WELLESBOURNE Airfield businesses facing eviction have been offered a chance to operate for another year.
Following a lengthy legal battle to have their tenancies renewed, landlord Littler Investments has written to some of the businesses to offer them another year on their leases.
The owner has long wanted to sell the airfield to developers for housing and originally refused to allow the tenants – including two flying schools, a cafe and an aeroplane workshop – to renew their leases.
The businesses took their fight to court but lost the original case in June last year, and then a further appeal in March.
The tenants remaining in the fight – Take Flight Aviation and Warwickshire Aviation – were given a final date of October 29 to leave after permission to appeal a second time was refused. The site’s other remaining businesses were expected to leave by September 30.
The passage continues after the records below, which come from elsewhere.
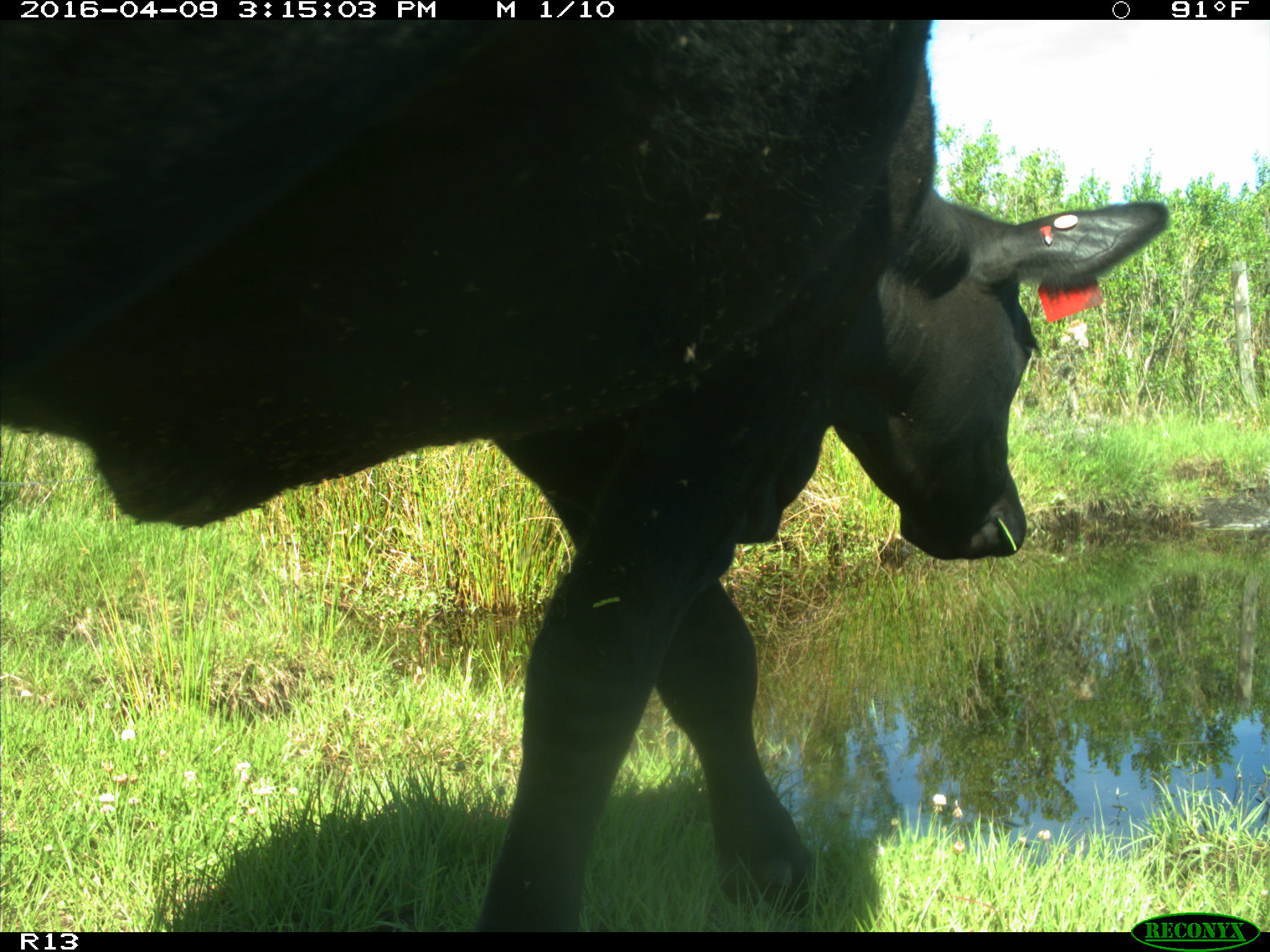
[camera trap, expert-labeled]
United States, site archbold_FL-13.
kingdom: Animalia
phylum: Chordata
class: Mammalia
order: Artiodactyla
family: Bovidae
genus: Bos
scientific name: Bos taurus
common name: domestic cow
Bos taurus (domestic cow).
But it is understood negotiations between the owner and the council, which has begun a compulsory purchase of the airfield to protect it from development, have prompted the unexpected move.
South Warwickshire Flying School (SWFS) owner Rodney Gailiffe has welcomed the news. He said: “I welcome the renewal offer on behalf of SWFS and we are ever grateful for the extraordinary efforts by everyone involved in the process to ensure negotiations continue to a satisfactory outcome in preserving the aerodrome in line with Government recommendations for the future of general aviation in the UK.”
But Take Flight owner Mike Roberts, who did not receive an invitation for renewal, was suspicious of the move, which he said was to ‘appease’ the council.
He told the Observer: “I’m suspicious of this chance. They can give the tenants a month’s notice at any time so there’s no security for the future. It’s nothing more than a licence. It’s a temporary reprieve for some of the businesses but for the long-term future it’s quite the opposite. It’s just a move to appease the council.”
“Without the work of Take Flight leading the tenant’s campaign and lobbying the council the airfield would already be closed. The fact that they have written to the private owners, excluding myself the MD of Take Flight Aviation who personally own aircraft, is again a clear indication that they wish to make the process to gain vacant possession easier. If it were the true intention of the landlords to work with the local authority to retain the airfield why would they seek to remove the airfields biggest operator?”
Talking about Take Flight’s future, Mr Roberts said planning permission was required to move its buildings from the site and could result in more legal action.
He added: “It’s unlikely we can get permission before the 29th so we’re unsure whether we can go by then. It may involve legal action.”